Nayib Salim est le directeur général de l’hôpital de Hombo.
Quand elle est arrivée chez nous, elle était agitée et en état de choc. Elle avait quand même reçu une balle dans la partie lombaire. Nous l’avons opérée au bloc opératoire, et la balle a été retirée. Nous l’avons aussi mise sous stomie. Elle est sortie de l’hôpital le 24 avril, dans un état stable, après avoir signé une décharge. Depuis mon entrée en fonction dans l'hôpital, il y a trois ans, je n'avais encore jamais vu quelqu’un blessé par balle.
“Elle a deux enfants à Mayotte, qu’elle voulait retrouver”
Notre rédaction a également échangé avec un membre de la famille de Nadia M., le 26 avril. Il a tenu à garder l’anonymat.
Moralement, elle ne va pas très bien. En fait, elle vivait à Mayotte depuis 2016. Elle a deux enfants là-bas. Elle y travaillait comme femme de ménage. Elle était en situation irrégulière. En 2023, elle a été expulsée lors de l’opération “Wuambushu 1” [opération policière française déclenchée à Mayotte fin avril 2023, notamment pour expulser les étrangers en situation irrégulière, NDLR].
Donc elle est revenue aux Comores. Elle a d’abord passé un mois à Anjouan, puis un mois à Mohéli, à Itsamia, son village d’origine. Puis elle est retournée à Anjouan, où elle a travaillé comme serveuse, pour récolter de l’argent, dans l’optique de payer la traversée pour retourner à Mayotte, pour y retrouver ses enfants. Ce qui s’est passé [le 21 avril] l’a traumatisée, car elle pensait vraiment à eux.
Après sa sortie de l’hôpital, Nadia a repris un kwassa-kwassa avec sa sœur, pour se refaire opérer à Mayotte. Mais elles ont été attrapées par la police aux frontières à Mayotte, donc sa sœur a été renvoyée aux Comores, tandis que Nadia a été accueillie dans un hôpital.

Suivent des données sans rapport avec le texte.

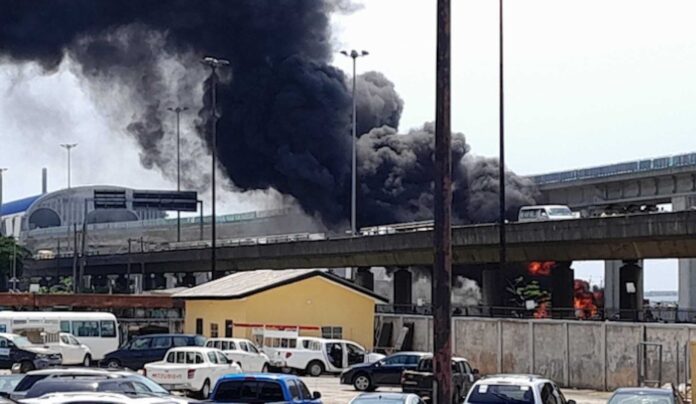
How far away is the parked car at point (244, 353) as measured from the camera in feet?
146

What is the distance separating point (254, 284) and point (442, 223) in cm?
3977

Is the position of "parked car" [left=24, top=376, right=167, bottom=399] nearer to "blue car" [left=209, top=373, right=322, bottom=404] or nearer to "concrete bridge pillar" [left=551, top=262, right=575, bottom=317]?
"blue car" [left=209, top=373, right=322, bottom=404]

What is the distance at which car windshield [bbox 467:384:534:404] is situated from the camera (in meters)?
23.0

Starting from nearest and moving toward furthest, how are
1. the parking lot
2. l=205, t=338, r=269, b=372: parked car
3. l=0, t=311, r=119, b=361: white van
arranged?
the parking lot → l=205, t=338, r=269, b=372: parked car → l=0, t=311, r=119, b=361: white van

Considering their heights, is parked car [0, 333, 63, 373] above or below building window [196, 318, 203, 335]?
below

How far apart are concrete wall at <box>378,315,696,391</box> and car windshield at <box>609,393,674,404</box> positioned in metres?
15.1

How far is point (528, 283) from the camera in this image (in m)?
96.1

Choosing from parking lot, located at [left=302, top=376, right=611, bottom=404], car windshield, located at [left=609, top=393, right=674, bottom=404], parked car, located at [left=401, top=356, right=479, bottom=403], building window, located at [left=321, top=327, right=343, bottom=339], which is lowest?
parking lot, located at [left=302, top=376, right=611, bottom=404]

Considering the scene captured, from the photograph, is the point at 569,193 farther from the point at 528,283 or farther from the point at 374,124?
the point at 374,124

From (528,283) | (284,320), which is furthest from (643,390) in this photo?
(528,283)

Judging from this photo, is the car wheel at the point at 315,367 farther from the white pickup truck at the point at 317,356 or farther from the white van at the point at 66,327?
the white van at the point at 66,327

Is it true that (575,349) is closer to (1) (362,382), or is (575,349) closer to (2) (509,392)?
(1) (362,382)

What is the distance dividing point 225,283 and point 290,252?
24767 millimetres

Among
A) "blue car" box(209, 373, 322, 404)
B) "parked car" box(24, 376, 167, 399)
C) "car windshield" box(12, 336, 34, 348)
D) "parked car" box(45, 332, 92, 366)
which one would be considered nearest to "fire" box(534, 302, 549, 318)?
"parked car" box(45, 332, 92, 366)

Arrestation de l’auteur du tir
Le 23 avril, le procureur de la République près du tribunal de Mutsamudu a annoncé que le militaire responsable du tir avait été placé en détention et qu’une enquête avait été ouverte (les garde-côtes appartiennent aux forces armées des Comores : ils ont donc un statut de militaire). Il a aussi indiqué condamner ce qui s’était passé. Selon lui, les garde-côtes tentaient d’empêcher plusieurs embarcations de se rendre à Mayotte, et des passeurs auraient refusé de coopérer : l’un d’eux aurait alors procédé à un tir de sommation ayant blessé Nadia M.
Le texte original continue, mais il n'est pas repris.